Given request A:
The abstract on spark plasma sintering of cryomilled Al alloy reports two structures in the consolidated bulk samples. What are they?

>> Begin Text extract

Novel Sintering Processes and News in Traditional Sintering and Grain Growth: Field Assisted and NanoSintering I
Sponsored by: MS&T Organization
Program Organizers: Ricardo H. R. Castro, University of California at Davis; Douglas Gouvêa, Universidade de São Paulo

Tuesday 8:00 AM
October 18, 2011
Room: C222
Location: Greater Columbus Convention Center

8:00 AM
Thermal Stability of Cryomilled Al Alloy during Spark Plasma Sintering: Yuhong Xiong¹; Dongming Liu¹; Ying Li¹; Chris Haines²; Joseph Paras²; Darold Martin²; Deepak Kapoor²; Enrique Lavernia¹; Julie Schoenung¹; ¹University of California; ²US Army
    Spark plasma sintering (SPS) technology has emerged as a viable approach to sinter materials due to its rapid heating and high pressure application features. Al alloys have been widely used because of their combination of light weight and high strength. In this study, SPS was chosen to produce dense ultrafine-grained bulk samples using cryomilled nanostructured Al alloy powder. Thermal stability of the nanostructured powder was investigated through TEM at various sintering temperatures and holding times. A bimodal microstructure and a banded structure were observed in the consolidated bulk samples. The generation and evolution of such microstructures can be attributed to the starting powder and the process conditions, which are associated with the thermal, electrical and pressure fields present during SPS.

>> End Text extract
>> Begin Extracted records

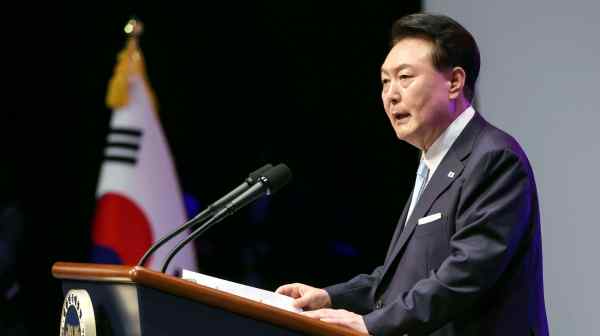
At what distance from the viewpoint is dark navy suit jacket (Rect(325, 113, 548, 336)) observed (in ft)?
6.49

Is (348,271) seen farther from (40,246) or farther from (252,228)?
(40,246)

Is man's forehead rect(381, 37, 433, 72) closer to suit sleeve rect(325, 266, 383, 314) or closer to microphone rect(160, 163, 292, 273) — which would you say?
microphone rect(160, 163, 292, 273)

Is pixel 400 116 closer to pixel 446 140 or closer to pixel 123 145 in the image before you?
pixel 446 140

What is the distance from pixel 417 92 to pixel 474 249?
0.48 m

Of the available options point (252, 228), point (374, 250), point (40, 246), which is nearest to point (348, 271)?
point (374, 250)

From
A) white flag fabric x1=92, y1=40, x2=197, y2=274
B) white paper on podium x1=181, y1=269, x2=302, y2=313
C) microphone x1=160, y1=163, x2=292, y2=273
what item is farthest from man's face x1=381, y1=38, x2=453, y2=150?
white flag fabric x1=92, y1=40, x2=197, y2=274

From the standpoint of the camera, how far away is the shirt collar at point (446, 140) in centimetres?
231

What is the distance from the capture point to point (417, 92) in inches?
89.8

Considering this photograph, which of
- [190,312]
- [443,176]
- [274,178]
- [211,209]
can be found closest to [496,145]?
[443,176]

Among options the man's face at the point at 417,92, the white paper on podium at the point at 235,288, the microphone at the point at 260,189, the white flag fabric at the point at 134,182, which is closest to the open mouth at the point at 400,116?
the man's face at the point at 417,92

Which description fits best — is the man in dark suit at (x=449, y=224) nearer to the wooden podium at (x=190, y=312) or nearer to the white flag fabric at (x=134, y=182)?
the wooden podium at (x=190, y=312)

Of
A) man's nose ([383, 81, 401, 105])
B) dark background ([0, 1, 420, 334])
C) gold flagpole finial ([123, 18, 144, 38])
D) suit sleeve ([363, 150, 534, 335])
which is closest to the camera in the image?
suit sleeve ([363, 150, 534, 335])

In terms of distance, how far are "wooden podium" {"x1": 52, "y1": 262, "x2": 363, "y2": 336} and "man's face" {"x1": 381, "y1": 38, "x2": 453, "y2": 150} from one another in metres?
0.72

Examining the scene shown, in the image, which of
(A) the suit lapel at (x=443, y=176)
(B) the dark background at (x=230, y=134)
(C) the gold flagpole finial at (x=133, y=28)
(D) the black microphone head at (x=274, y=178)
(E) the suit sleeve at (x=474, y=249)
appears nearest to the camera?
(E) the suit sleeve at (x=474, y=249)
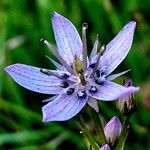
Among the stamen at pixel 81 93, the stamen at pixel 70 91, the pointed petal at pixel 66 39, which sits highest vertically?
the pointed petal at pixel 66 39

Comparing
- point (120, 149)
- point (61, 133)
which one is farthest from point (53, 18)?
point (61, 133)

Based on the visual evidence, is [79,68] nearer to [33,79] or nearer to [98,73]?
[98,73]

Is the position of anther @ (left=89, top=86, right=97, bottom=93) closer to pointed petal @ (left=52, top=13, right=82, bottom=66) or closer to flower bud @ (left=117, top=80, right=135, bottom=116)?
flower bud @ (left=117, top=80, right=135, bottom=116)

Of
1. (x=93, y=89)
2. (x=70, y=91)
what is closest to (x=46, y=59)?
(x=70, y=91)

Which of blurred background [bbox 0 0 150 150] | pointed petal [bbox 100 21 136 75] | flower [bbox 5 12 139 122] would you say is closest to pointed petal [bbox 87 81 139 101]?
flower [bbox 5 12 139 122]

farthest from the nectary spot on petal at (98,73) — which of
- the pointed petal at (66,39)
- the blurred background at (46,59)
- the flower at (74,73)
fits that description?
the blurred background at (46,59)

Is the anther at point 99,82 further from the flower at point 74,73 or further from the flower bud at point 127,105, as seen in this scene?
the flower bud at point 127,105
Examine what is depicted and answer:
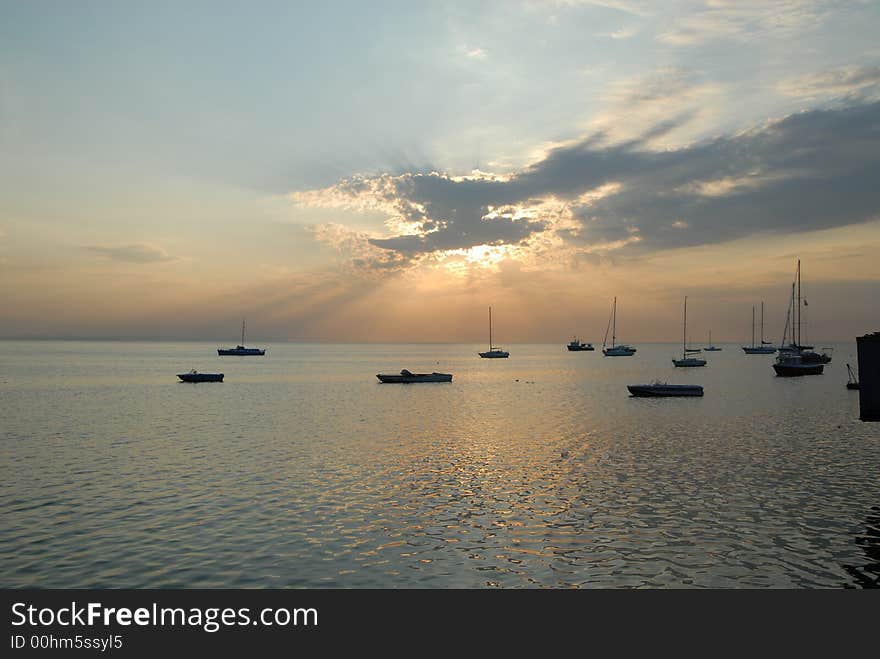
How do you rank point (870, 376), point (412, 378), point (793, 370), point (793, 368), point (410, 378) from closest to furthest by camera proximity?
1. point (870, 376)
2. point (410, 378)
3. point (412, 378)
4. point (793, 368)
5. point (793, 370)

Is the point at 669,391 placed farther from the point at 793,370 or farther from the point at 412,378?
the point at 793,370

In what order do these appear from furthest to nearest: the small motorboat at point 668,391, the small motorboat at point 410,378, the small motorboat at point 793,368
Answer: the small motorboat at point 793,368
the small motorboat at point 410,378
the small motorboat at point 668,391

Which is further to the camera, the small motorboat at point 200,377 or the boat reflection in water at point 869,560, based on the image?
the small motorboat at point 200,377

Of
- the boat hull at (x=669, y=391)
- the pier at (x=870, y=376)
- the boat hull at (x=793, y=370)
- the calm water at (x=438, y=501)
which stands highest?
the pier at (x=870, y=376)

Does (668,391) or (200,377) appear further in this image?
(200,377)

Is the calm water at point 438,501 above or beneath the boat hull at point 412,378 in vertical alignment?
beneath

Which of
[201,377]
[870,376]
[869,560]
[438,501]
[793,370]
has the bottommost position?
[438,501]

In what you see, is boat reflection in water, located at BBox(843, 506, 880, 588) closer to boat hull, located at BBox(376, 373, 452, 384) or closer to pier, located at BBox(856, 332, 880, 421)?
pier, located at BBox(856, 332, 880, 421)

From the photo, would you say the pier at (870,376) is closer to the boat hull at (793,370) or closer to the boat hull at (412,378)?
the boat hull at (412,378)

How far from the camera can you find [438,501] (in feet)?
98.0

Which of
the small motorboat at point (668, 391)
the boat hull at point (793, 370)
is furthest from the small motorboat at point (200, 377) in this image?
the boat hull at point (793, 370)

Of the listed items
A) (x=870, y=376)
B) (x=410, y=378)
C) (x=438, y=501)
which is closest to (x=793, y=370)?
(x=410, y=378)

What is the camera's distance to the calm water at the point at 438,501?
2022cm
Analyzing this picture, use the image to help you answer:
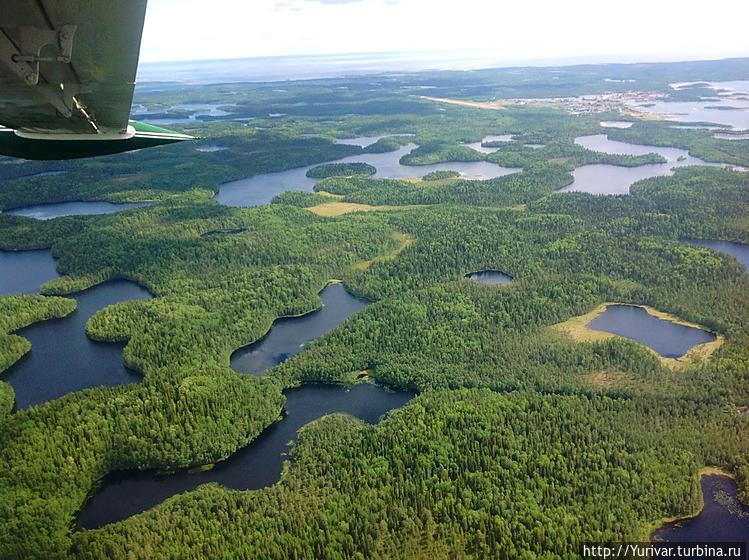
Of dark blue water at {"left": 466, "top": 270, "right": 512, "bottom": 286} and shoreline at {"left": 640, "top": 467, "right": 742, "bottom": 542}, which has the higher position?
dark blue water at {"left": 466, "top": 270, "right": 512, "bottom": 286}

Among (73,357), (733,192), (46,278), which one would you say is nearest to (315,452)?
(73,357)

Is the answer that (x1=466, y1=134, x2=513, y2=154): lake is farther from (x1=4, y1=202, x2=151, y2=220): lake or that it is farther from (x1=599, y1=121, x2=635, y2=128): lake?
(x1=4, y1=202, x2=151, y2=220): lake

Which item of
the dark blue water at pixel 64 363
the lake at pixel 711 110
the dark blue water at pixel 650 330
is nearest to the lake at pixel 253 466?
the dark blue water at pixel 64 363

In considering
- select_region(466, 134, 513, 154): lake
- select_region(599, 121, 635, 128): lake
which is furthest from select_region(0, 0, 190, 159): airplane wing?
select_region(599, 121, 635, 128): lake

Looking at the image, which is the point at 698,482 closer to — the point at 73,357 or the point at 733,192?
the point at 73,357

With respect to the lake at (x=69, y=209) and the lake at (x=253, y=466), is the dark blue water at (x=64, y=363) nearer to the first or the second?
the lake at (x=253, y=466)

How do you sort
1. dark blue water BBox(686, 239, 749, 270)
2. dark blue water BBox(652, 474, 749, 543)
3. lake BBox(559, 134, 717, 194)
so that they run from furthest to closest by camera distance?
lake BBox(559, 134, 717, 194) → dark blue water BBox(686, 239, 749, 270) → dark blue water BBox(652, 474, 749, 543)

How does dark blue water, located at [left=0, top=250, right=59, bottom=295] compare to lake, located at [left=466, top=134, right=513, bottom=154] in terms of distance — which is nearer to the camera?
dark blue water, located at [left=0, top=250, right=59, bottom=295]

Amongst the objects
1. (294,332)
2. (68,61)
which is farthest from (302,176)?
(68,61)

>> End Extracted records
>> Begin Extracted records

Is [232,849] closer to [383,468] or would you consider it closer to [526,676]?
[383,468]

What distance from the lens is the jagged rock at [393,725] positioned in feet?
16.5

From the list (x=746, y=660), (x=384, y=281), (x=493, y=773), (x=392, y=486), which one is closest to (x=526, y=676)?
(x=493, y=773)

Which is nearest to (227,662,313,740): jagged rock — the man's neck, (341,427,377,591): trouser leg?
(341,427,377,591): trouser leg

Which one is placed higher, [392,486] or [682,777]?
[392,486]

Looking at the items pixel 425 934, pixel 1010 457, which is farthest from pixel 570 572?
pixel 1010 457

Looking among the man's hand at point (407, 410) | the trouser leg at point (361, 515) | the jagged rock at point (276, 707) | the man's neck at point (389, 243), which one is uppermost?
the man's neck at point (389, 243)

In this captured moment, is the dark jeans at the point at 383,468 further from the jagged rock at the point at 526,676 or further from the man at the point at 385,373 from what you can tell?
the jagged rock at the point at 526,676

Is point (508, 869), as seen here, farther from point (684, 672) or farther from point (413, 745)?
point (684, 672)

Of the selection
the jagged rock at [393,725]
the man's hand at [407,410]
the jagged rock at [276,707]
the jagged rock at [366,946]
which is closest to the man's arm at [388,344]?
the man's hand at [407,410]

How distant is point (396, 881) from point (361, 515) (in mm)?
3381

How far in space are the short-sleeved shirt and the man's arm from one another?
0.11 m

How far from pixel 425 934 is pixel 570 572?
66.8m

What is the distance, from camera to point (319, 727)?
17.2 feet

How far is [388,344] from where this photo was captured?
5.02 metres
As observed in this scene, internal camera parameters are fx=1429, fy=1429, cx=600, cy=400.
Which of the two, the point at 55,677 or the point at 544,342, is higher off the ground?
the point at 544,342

>> End Extracted records

Given request B:
Show each line of the entries above that contains the word "face". Case counts.

Task answer A:
A bimodal microstructure and a banded structure.

Task answer B:
what item is farthest from man's face x1=381, y1=38, x2=453, y2=150?
Among options the man's face at the point at 417,92, the white paper on podium at the point at 235,288, the microphone at the point at 260,189, the white flag fabric at the point at 134,182, which is closest to the open mouth at the point at 400,116?
the man's face at the point at 417,92
In terms of distance, how far are "wooden podium" {"x1": 52, "y1": 262, "x2": 363, "y2": 336} and "man's face" {"x1": 381, "y1": 38, "x2": 453, "y2": 150} from one another in metres?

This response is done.